We had been in regular touch over the telephone since my husband’s first hospitalization in August.  I had the support of my children, my sisters-in-law, aunt and niece-in-law, as well as a good friend, each of whom had come to stay for a while, as needed. My younger son, not yet nine, was well looked after. We also had wonderful neighbours and friends who were there for us.
Around eleven that morning, my son called, telling me to come, that Nanaji was critical. After calling my husband and asking him to book my ticket, I called up a friend in Fort Kochi whose mother had been staying with her for a while, and who had become a kind, motherly, aunt to me, asking her to request Auntie to stay in my home and look after the recovering patient and the younger son. (My friend’s baby daughter was almost a year old at the time). She came over and oriented her mother to my home and kitchen as best as she could.

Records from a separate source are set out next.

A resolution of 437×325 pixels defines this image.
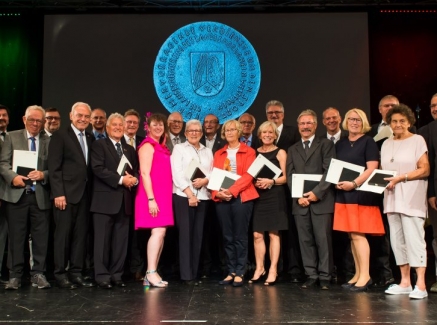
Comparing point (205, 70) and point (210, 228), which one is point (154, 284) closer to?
point (210, 228)

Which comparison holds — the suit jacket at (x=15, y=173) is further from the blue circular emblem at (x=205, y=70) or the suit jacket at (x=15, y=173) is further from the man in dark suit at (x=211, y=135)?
the blue circular emblem at (x=205, y=70)

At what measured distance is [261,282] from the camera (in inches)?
197

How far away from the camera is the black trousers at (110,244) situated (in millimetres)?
4766

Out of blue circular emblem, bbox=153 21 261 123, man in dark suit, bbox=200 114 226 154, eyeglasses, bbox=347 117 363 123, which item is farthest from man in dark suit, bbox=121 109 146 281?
blue circular emblem, bbox=153 21 261 123

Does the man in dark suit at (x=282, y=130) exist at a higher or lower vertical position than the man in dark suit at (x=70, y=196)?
higher

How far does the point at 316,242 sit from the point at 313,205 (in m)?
0.35

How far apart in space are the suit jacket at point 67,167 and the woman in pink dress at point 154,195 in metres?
0.54

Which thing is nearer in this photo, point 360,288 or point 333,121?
point 360,288

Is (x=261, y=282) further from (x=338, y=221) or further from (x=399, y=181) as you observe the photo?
(x=399, y=181)

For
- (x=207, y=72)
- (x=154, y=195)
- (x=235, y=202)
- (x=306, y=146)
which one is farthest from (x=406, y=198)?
(x=207, y=72)

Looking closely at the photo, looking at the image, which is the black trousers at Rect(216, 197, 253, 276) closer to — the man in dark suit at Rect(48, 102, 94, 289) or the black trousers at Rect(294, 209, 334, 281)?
the black trousers at Rect(294, 209, 334, 281)

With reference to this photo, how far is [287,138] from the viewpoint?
562 cm

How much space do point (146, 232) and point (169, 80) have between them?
10.2ft

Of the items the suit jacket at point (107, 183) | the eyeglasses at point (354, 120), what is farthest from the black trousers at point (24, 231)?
the eyeglasses at point (354, 120)
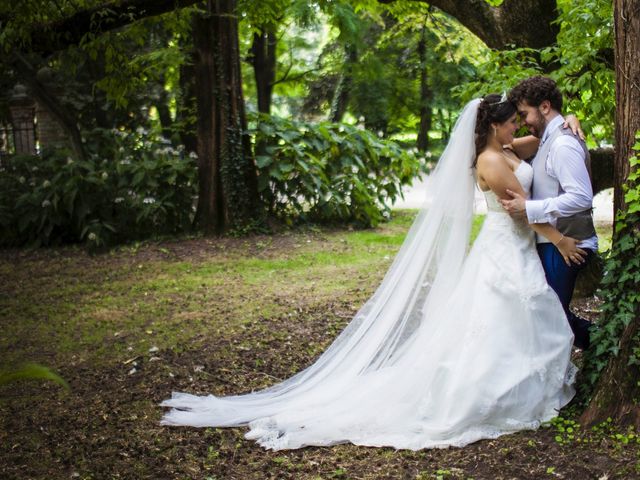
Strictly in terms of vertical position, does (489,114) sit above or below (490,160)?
above

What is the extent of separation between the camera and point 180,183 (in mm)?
11797

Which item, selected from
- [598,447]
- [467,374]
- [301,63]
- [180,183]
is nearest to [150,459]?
[467,374]

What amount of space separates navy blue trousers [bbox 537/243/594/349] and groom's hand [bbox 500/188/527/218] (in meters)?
0.29

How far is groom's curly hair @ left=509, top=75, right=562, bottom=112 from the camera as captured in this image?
14.6 ft

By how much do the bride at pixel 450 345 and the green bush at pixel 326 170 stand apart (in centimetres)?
685

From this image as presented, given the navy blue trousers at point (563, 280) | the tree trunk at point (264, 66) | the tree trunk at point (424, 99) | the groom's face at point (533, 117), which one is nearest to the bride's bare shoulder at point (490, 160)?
the groom's face at point (533, 117)

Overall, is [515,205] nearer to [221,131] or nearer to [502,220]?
[502,220]

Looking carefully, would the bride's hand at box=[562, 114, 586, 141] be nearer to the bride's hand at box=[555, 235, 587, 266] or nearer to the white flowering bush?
the bride's hand at box=[555, 235, 587, 266]

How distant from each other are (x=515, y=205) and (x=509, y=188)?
143 mm

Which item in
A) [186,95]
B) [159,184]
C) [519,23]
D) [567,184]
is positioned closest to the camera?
[567,184]

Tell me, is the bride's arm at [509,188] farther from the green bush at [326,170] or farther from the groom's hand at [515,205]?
the green bush at [326,170]

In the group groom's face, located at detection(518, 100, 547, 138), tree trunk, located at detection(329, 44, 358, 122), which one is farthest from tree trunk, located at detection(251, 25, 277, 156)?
groom's face, located at detection(518, 100, 547, 138)

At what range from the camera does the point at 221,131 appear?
37.3 ft

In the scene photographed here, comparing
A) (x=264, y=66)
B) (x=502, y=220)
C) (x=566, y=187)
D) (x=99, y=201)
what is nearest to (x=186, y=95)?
(x=99, y=201)
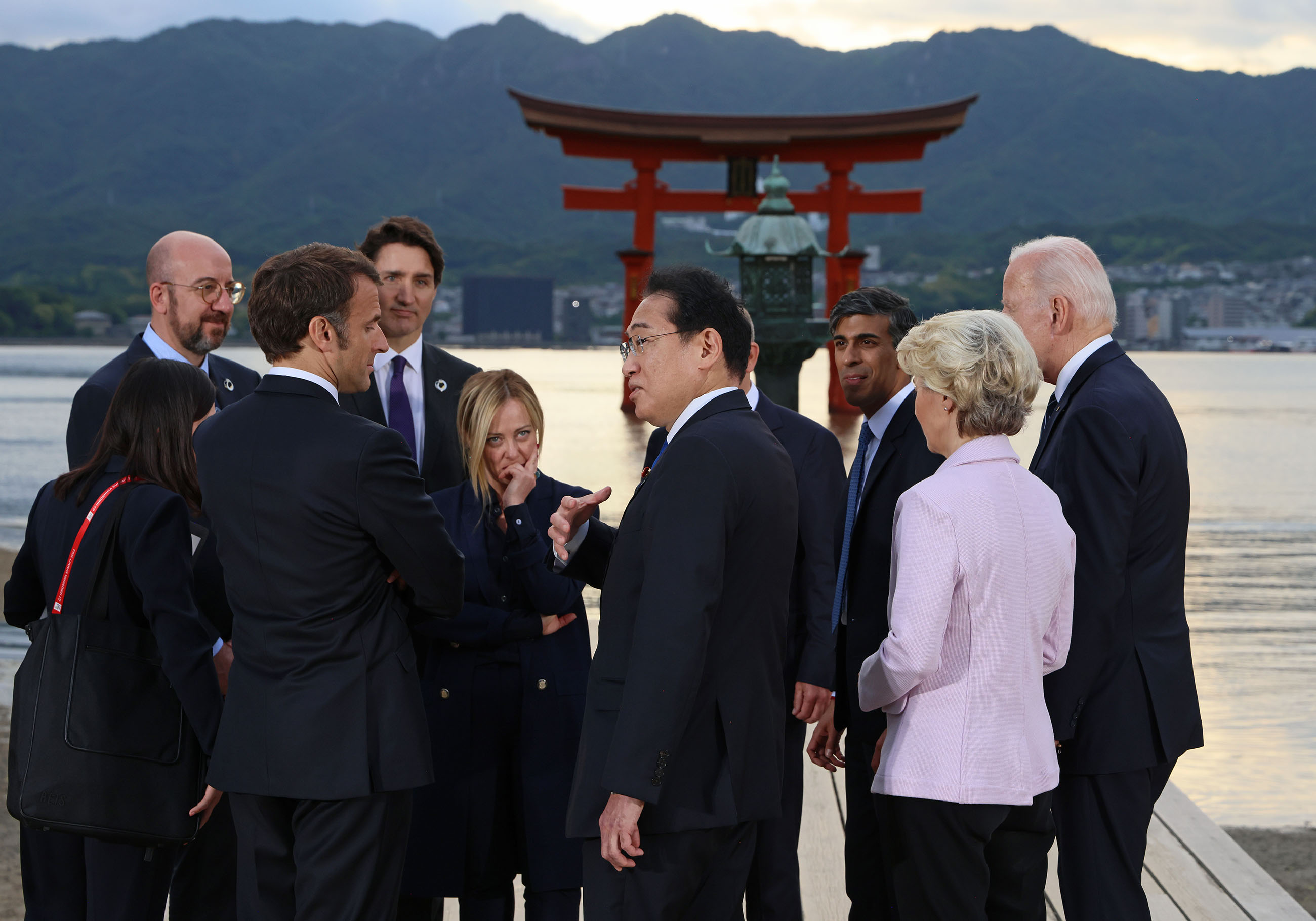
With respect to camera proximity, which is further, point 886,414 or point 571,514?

That flight, from Kochi to Delhi, was probably the most excruciating flight of my life. I managed to convince myself that the husband would be well looked after, but I didn’t know whether my father would even be around by the time I reached his bedside. Our nephew picked me up at the airport and drove me straight to the hospital.
Within a couple of days my brother came down from England, and my Chacha and cousin came from Chhattisgarh. My sister had been ill, and was told to stay home. We had to move the patient from the government hospital to a private one for medical reasons. My cousin and I spent hours in the waiting room of the private hospital, waiting to show Dad’s reports to the cardiologist.               The closeness forged in those hours has only grown deeper. I remember Dad thoroughly enjoying the ambulance ride, sirens blaring, feeling like a VIP. The cardiologist had asked us to pay the hospital bills, and get government reimbursement later. I remember a neighbor coming to the hospital lobby and handing my mother a bundle of cash.

There was help at each and every stage, for which I remain eternally thankful.